There are a number of cases where damages have been awarded for various degrees of disability with leg injuries. The medical report suggests now a 50 percent reduction in the right leg function through the injury to the Achilles tendon. In the case Piam v The State [1988-89] PNGLR 651 a 50 year old man suffered 50 percent loss of efficient use of the knee and figures of K8,000 for general damages and K5,000 for future economic loss at subsistence level were considered.

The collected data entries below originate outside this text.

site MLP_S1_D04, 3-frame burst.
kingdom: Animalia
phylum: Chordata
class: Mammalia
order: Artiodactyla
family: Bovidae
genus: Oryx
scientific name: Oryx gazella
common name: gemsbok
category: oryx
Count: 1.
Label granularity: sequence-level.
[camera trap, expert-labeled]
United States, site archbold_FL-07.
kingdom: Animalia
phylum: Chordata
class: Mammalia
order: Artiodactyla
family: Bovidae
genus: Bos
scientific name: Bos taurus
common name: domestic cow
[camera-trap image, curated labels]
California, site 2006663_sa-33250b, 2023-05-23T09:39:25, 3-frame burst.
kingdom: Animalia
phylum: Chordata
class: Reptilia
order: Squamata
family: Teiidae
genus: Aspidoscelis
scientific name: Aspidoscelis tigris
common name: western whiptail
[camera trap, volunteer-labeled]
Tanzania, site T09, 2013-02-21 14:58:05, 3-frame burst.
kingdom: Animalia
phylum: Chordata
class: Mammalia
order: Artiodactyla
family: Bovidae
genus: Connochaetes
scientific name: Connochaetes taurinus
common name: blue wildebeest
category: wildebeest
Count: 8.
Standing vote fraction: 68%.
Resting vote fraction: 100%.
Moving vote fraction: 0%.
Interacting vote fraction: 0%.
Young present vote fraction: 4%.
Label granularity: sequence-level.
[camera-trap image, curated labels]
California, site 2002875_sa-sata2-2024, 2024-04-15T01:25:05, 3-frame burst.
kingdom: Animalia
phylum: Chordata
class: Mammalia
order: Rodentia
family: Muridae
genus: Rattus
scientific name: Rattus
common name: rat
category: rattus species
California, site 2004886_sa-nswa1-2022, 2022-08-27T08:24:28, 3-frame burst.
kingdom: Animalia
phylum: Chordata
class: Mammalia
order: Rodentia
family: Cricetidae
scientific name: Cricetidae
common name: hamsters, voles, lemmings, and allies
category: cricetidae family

In the case Moia v The State [1988] PNGLR 299 a 35 year old man received fracture to both legs and there was malunion and general damages was assessed at K20,000. In the Case Tambi v The State [1988-89] PNGLR 648 a 32 year old driver incurred 35 percent loss of the efficient use of the leg and general damages was assessed at K15,000. In Kiak v Tura & MVIT [1986] PNGLR 265 there was a compound fracture of tibia and fibula and general damages of K29,000 was awarded.


From the above there is a fairly wide range. However I feel that the injuries in the case are not so severe as in the more severe of the above and I feel that the plaintiff's injuries are closer to those in Piam's case and Tambi's case. I will assess an amount of K14,000 for general damages. He is also claiming economic loss on the basis that because of the injuries and disability and weakness in the leg he is unable to fully participate in the village part subsistence and cash crop economy. He said he used to grow and sell vegetables and had coffee and is unable to now be active. However the evidence is rather vague with figures of K1,900 suggested as his annual productivity. Any figure as an averaging of the annual reduction of his possible output must be purely an estimate although I must accept that there would be some reduction because of the weakness he now has. I feel that I am only in a position to estimate a global figure for future economic loss at the subsistence level. I will assess a global figure of K7,000 for future economic loss.


I will assess interest at 8 percent on part of the General Damages.


The plaintiff is also seeking exemplary Damages.


It is clear that the actions of the C.I.S. warders exceeded their authority and were therefore illegal and the State is vicariously liable for the injury suffered by the Plaintiff. However exemplary damages have been regarded as a mark of public censure against excessive misconduct. Exemplary damages are not to unjustly enrich a party but rather are symbolic of the public's indignation.


In cases like this where C.I.S. warders have obviously acted too strongly unless there is a clear Government policy or directive for the C.I.S. to so act how can the people as embodied in the Preamble of the Constitution as The State be punitively responsible for conduct which is really conduct in the independent discretion of the individual officers involved. This Court has no hesitation in finding that the State will be liable for the actual injuries but how can we find that the State is also liable for the punitive aspect of the action which is really action that came from the mind of the protagonists. So whilst the independent discretion rules does not apply for the tortious damages it can still apply when considering exemplary damages.


I realise that the Court has in certain instances awarded exemplary damages against the State for actions of State officers but perhaps those awards have not considered properly the relationship of the independent discretion when it considers the punitive aspect of the awards. In some of those cases the individual policeman or officers were named as a party so exemplary damages may have been appropriate. I will not award exemplary damages against the State because there is no evidence that this action was officially sanctioned by State policy or directives. And there is no individual C.I.S. officers named in the writ I am unable to consider such an award against them.


To summarise;


General damages
K14,000.00
Interest on part
558.90
Future economic loss
7,000.00
Total
K21,558.90

I order Judgement for the Plaintiff in the sum of K21,558,90.